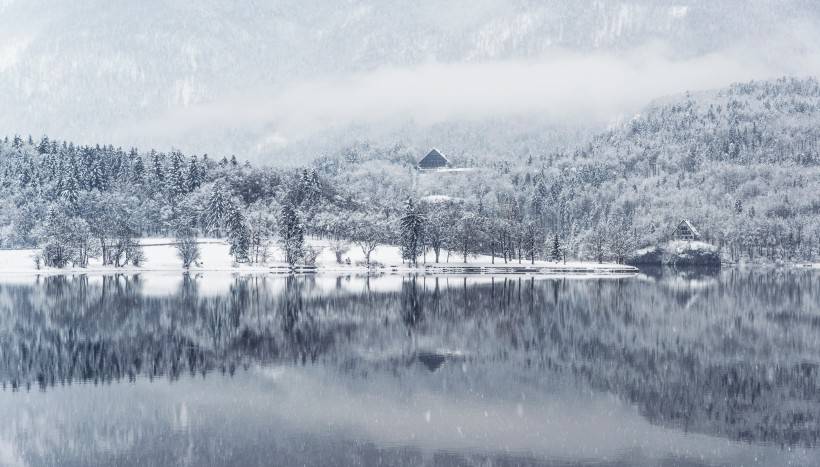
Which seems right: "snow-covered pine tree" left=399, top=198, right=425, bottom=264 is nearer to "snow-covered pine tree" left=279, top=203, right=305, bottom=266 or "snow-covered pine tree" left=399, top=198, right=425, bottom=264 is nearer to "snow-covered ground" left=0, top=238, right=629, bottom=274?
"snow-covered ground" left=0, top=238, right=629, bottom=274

=======

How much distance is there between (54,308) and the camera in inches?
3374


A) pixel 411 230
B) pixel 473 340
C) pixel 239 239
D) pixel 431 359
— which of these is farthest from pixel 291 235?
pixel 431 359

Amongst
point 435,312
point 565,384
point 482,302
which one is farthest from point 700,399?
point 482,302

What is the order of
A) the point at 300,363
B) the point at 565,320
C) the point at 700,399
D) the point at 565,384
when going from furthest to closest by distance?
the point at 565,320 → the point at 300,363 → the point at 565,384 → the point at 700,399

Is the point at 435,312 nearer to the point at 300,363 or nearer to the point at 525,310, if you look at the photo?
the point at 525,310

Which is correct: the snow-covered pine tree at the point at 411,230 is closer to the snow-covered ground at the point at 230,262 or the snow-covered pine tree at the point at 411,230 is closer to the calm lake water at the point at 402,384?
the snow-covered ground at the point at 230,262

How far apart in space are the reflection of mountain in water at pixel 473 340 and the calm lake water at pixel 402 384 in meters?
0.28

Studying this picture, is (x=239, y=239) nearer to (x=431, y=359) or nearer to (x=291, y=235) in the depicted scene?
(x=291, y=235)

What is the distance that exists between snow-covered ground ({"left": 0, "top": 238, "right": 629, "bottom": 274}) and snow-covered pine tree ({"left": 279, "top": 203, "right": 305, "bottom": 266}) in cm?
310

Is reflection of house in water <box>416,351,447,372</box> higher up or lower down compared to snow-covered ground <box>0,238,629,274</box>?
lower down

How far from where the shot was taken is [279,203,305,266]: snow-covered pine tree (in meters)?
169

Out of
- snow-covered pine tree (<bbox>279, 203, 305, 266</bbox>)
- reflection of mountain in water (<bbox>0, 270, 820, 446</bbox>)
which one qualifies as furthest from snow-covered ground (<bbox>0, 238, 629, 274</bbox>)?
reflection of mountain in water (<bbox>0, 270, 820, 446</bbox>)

=======

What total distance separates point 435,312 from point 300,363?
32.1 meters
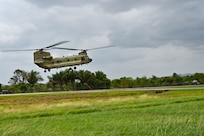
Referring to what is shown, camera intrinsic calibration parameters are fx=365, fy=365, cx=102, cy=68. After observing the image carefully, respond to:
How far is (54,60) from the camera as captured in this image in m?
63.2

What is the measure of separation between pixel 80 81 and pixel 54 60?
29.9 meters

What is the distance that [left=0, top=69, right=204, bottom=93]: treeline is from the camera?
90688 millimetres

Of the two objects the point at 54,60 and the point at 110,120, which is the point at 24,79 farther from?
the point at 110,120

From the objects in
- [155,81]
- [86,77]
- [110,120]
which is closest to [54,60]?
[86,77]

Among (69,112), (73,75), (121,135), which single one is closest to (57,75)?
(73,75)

=======

## WORK REQUIRED
Count the lines in the data above that contain the string "snow", treating case as significant, and reply with only the number.

## THE REPLY
9